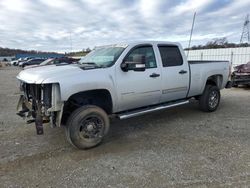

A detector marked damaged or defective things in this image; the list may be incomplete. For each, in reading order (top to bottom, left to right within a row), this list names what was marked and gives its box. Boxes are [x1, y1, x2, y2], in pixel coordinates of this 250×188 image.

front bumper damage [16, 83, 63, 134]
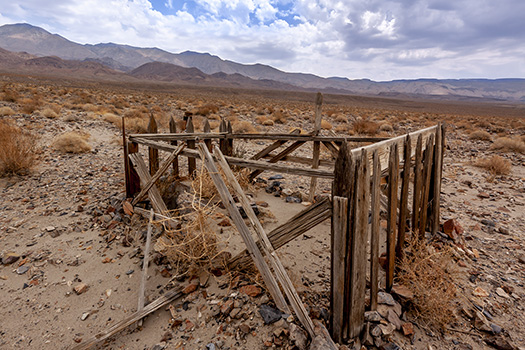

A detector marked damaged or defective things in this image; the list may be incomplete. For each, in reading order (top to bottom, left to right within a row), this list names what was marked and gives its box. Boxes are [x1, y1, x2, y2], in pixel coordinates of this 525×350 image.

broken wood piece [131, 144, 186, 206]
broken wood piece [70, 286, 182, 348]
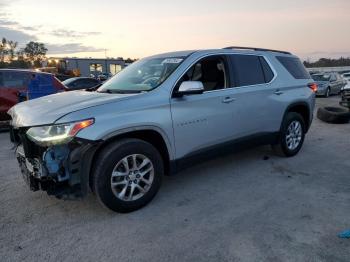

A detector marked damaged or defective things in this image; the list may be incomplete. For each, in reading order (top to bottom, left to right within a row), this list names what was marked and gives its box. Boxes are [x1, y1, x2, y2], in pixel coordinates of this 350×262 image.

damaged front end [10, 119, 98, 200]
damaged front bumper [11, 128, 100, 200]
broken headlight [26, 118, 94, 145]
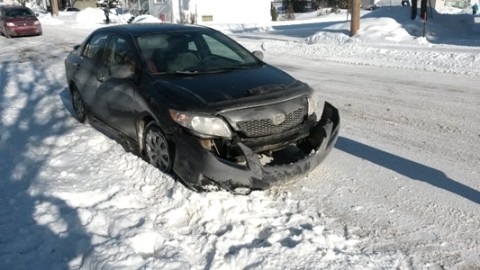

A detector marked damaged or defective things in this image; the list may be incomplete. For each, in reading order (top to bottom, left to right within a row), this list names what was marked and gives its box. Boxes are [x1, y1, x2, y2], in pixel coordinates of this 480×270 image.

damaged black car [64, 22, 342, 192]
crumpled front bumper [172, 101, 338, 192]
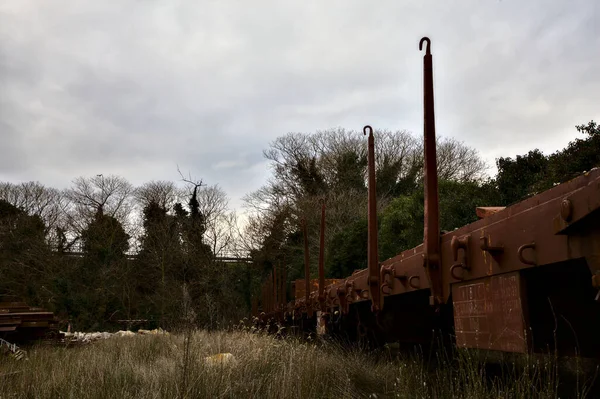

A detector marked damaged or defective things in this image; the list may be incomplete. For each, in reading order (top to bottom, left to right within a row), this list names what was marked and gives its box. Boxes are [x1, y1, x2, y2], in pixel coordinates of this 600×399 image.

rusted steel beam [364, 126, 382, 314]
rusty freight wagon [253, 36, 600, 360]
rusted metal railcar [254, 35, 600, 360]
rusty vertical post [422, 37, 440, 306]
rusted steel beam [420, 37, 442, 306]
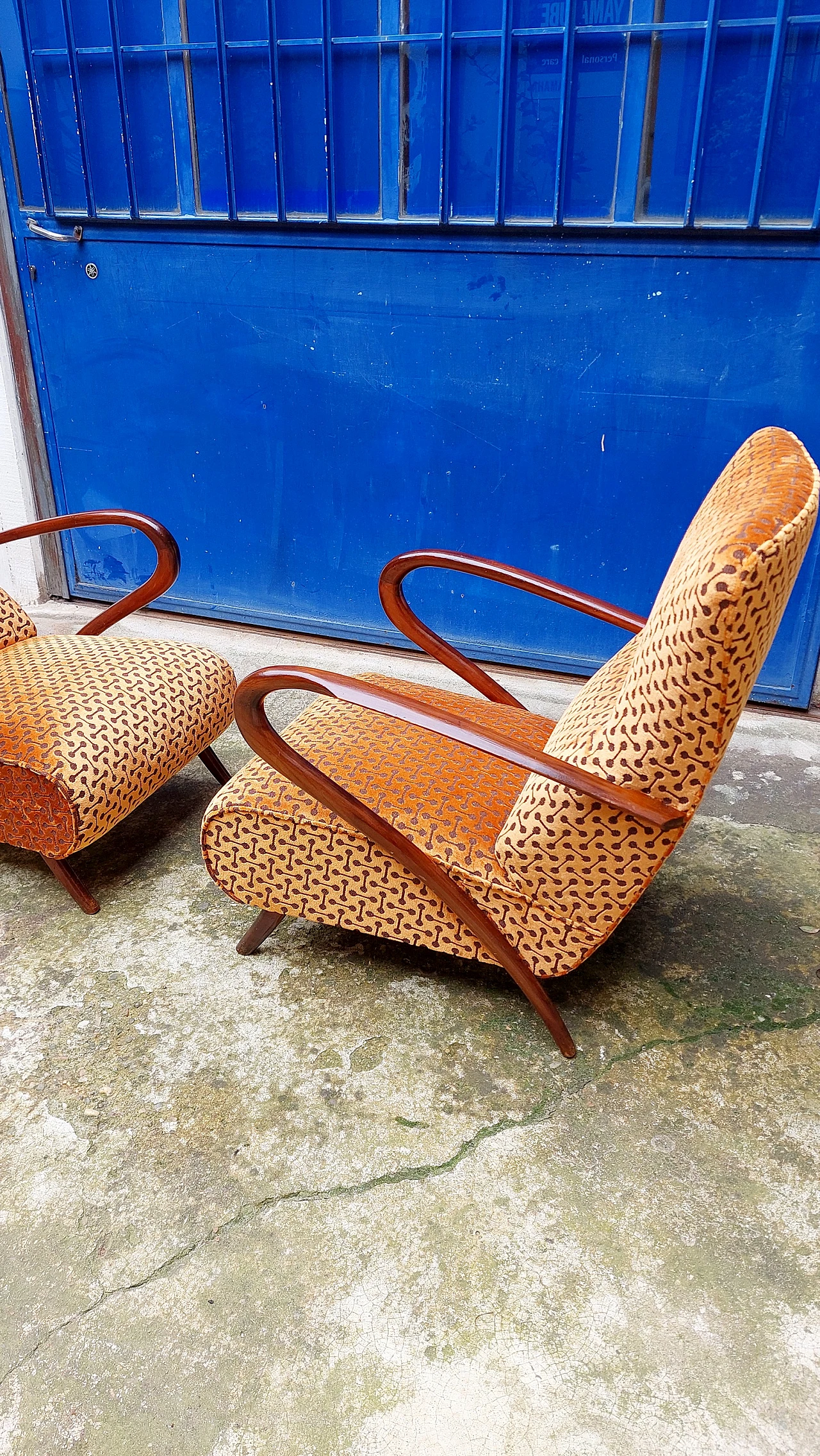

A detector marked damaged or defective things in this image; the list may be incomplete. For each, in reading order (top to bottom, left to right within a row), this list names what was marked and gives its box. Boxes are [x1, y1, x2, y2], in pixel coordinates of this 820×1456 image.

cracked concrete slab [1, 620, 820, 1450]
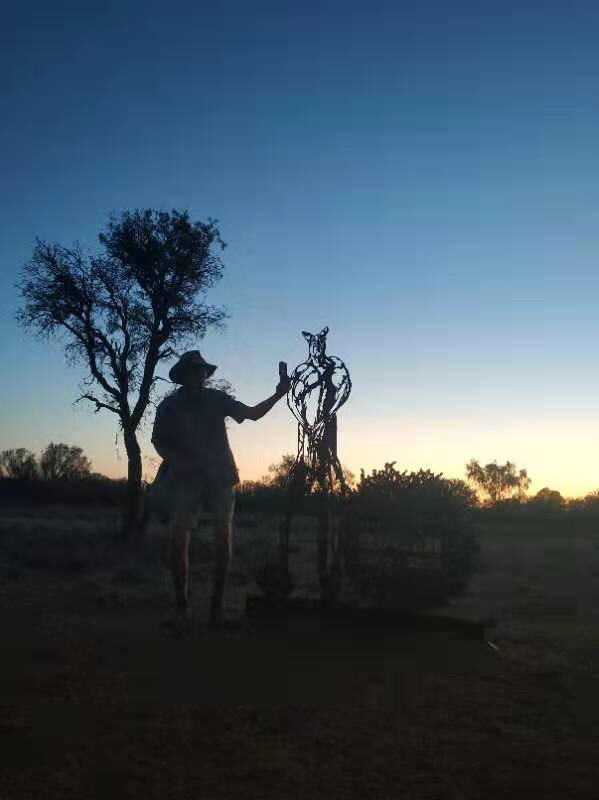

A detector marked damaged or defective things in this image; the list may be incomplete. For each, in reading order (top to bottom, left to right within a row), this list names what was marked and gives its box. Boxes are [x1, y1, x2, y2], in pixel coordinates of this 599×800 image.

rusty wire art [280, 328, 352, 604]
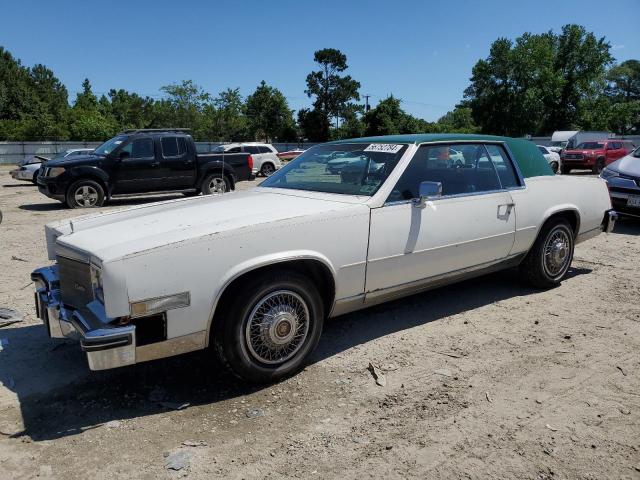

===============

◆ Task requirements ◆
Reproduce word for word the lines of the items above, from the line containing "this 820×1456 image." through the end of the items, leaving out the pictures.

◆ Solution for this task ◆
A detector marked damaged or defective things in this image; the list may be incomplete. For each, in reading order (top to bottom, left to right within a row), this list names what was marked and gives its box. Boxes are [x1, y1, x2, y2], in pixel coordinates of this 820×1456 image.

cracked concrete slab [1, 620, 820, 1450]

A detector marked damaged or defective things in this image; the list may be incomplete. For each, in reading order (top to bottom, left to right within a row), this list names what was marked and gives its box. Boxes are [x1, y1, x2, y2], in pixel coordinates of this 599×800 image.

rusty wire art [280, 328, 352, 604]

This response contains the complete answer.